Image Source: Eskom
Local – Despite the staggering amount spent by Eskom, energy insecurity in South Africa remains unresolved. The utility spent R5.26 billion on diesel during the current financial year to operate its open-cycle gas turbines (OCGTs) and maintain its electricity supply.
Although load shedding has been suspended for now, concerns remain over the sustainability of Eskom’s approach. Energy expert and Sinan Energy CEO Mohamed Madhi stated that the continued reliance on diesel is both technically inappropriate and economically damaging.
He said that the OCGTs were not designed to run continuously. They were intended to provide support during periods of peak electricity demand.
According to Madhi, their current usage poses significant operational risks and places immense strain on the system. If the turbines fail, the consequences could include renewed power cuts.
“The open-cycle gas turbines were never meant to be running 24/7 or for an extended period of time continuously. They’re not designed that way. They are meant to be peaking plants … not continuously, indefinitely,” he said.
“They are being pushed beyond their design limits, and they are being operated outside of their design limits. So there is a major risk there. Those gas turbines are susceptible to some sort of failure,” Madhi added.
Eskom Justifies Diesel Budget
Moreover, Eskom has argued that diesel use remains within its budget and is expected to decline as more generating units are brought back online. Madhi, however, expressed doubt over these projections. He said the utility has a history of underestimating the vulnerability of its infrastructure.
He acknowledged that Eskom’s maintenance efforts have improved in recent years. However, the power station fleet remains old, and many repairs have been delayed. This means unexpected breakdowns remain likely.
“Any one of those power stations in the fleet can go down now or in the future. And I don’t think that has been adequately planned for,” he said.
South Africa is experiencing over 13,000 megawatts in unplanned outages, well above international norms. Madhi warned that while major blackouts have subsided, the country is not in the clear.
“I don’t think we’re going to have the kind of load shedding we saw in March 2023, but it’s possible we’ll see some return over high-use periods like the end of winter or midsummer,” he stated.
Citizens Advised to Look into Alternative Power Supply
Electricity prices have also continued to rise. Eskom’s tariff increase of 12.74% this year has outpaced inflation, placing further pressure on households and businesses. Madhi attributed this in part to the diesel spend.
He recommended that consumers adopt solar and battery storage technologies, which have become more cost-effective than Eskom’s supply, even in the absence of load shedding.
“The cost of alternatives continues to drop, whereas Eskom’s prices continue to rise.
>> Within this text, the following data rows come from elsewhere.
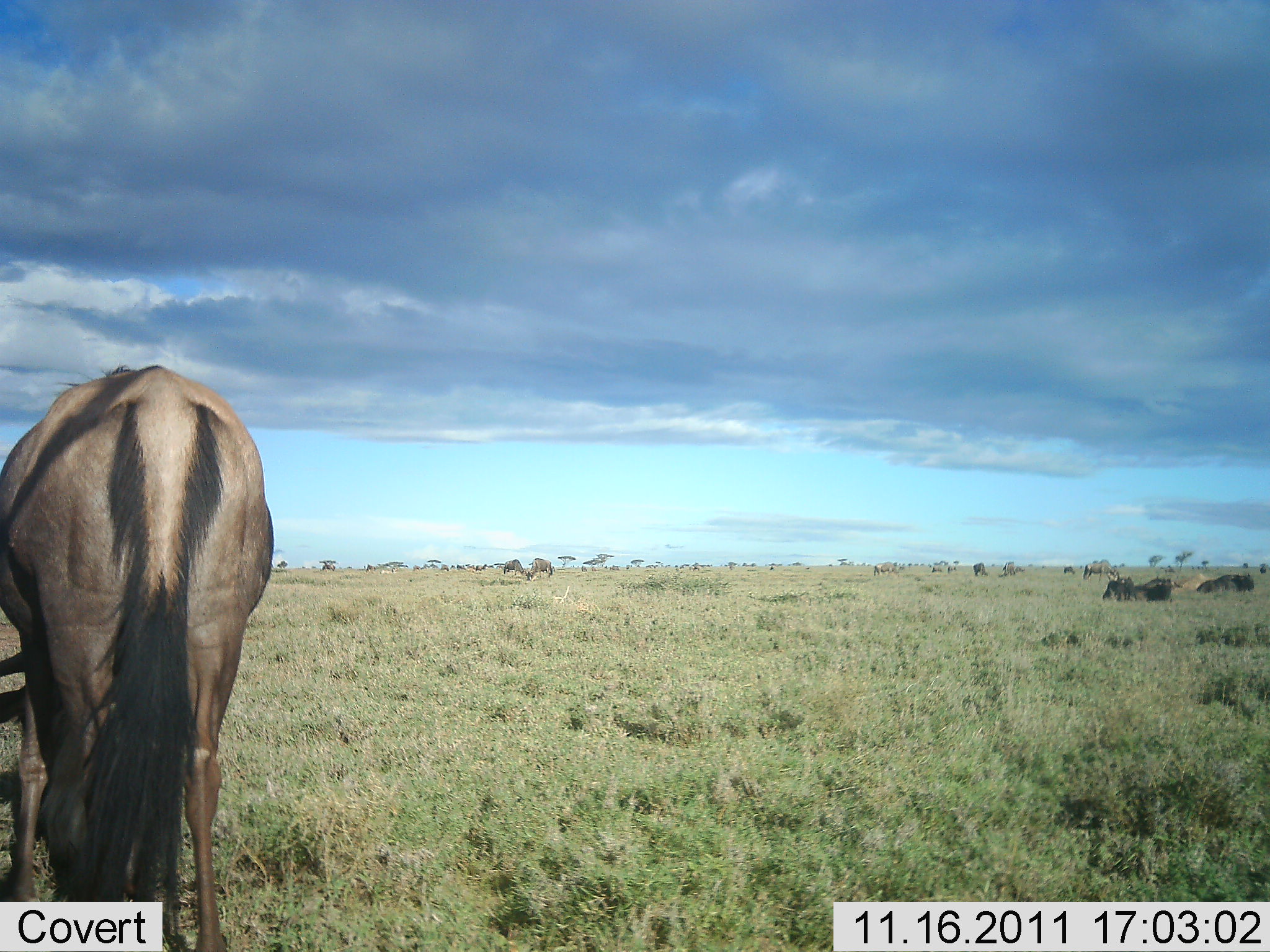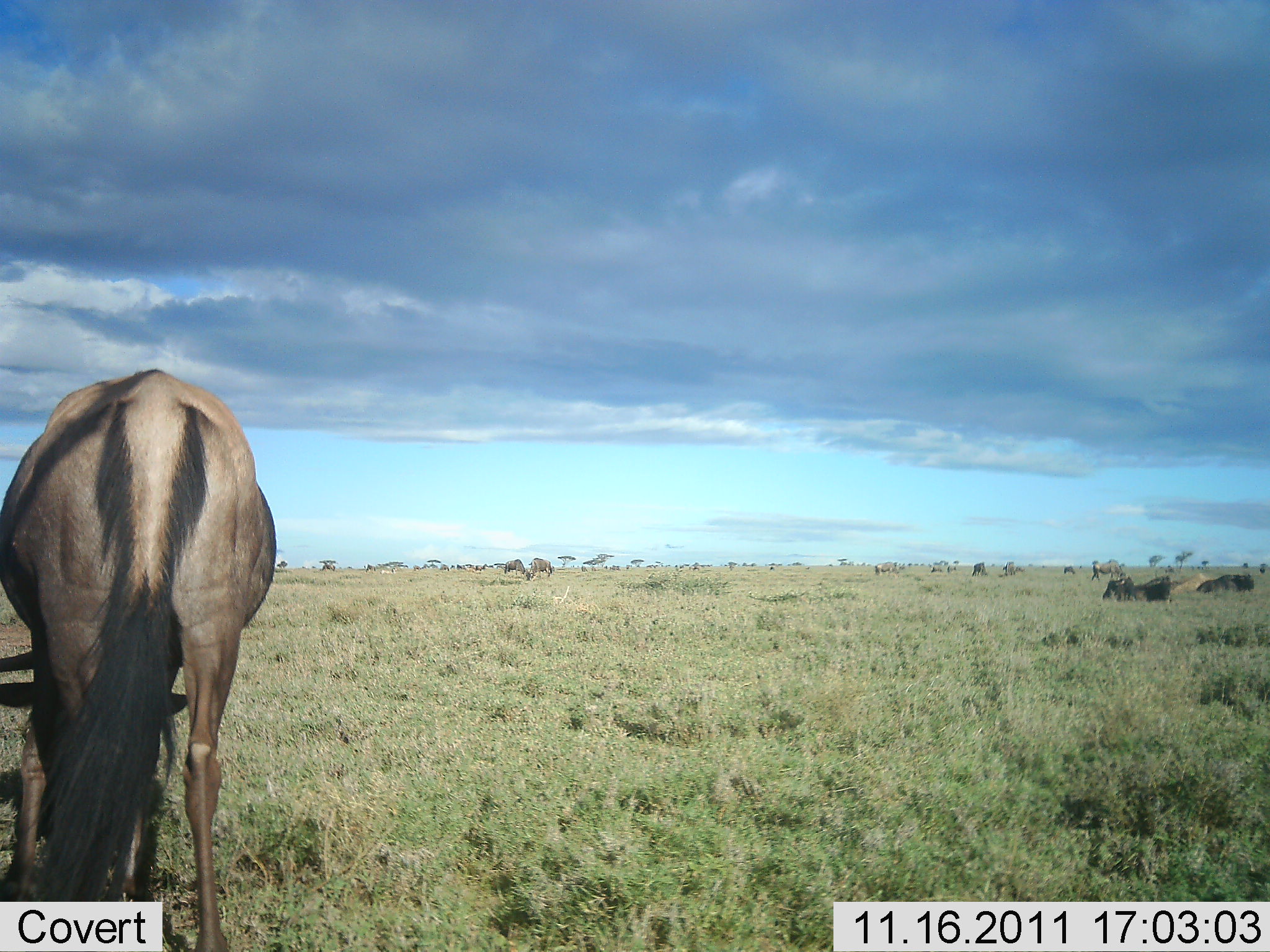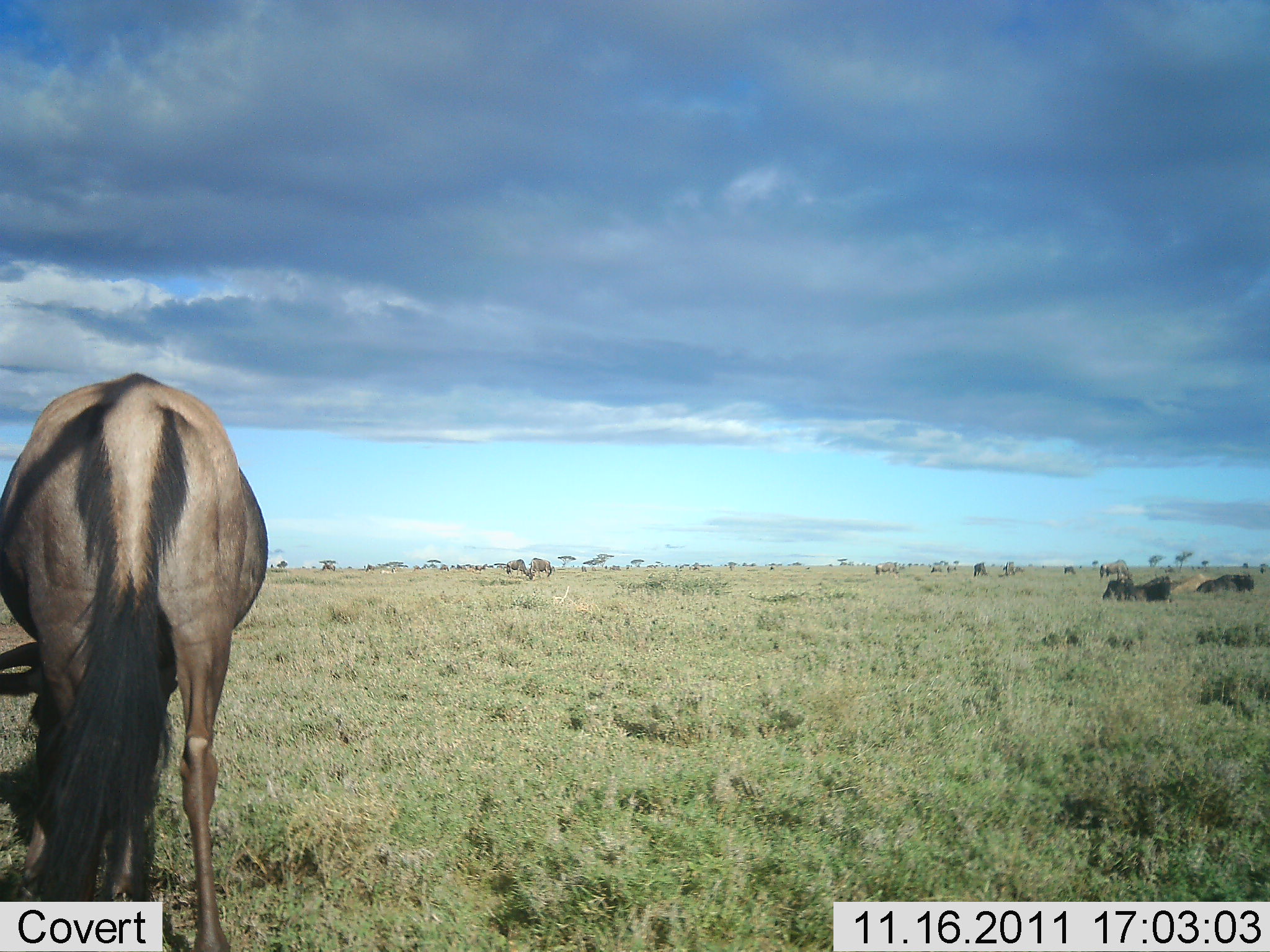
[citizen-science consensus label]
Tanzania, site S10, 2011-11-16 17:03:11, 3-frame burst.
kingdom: Animalia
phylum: Chordata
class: Mammalia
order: Artiodactyla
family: Bovidae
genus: Connochaetes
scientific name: Connochaetes taurinus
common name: blue wildebeest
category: wildebeest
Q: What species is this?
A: Wildebeest (blue wildebeest) (Connochaetes taurinus).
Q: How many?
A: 3.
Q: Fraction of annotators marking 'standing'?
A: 46%.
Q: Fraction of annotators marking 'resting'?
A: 23%.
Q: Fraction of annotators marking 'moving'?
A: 15%.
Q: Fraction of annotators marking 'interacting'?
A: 0%.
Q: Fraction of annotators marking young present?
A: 0%.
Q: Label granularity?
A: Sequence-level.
That crossover point has already been reached, alternatives are cheaper than Eskom prices even without load shedding,” Madhi said.
He noted that over 5,000 megawatts of solar energy have already been installed by private users in South Africa. He said this trend should continue and called for state incentives to support the transition.
“Many companies and individuals have already done this. We need to lobby the government to continue providing the incentives to make it easier and more attractive. That trend needs to continue,” he said.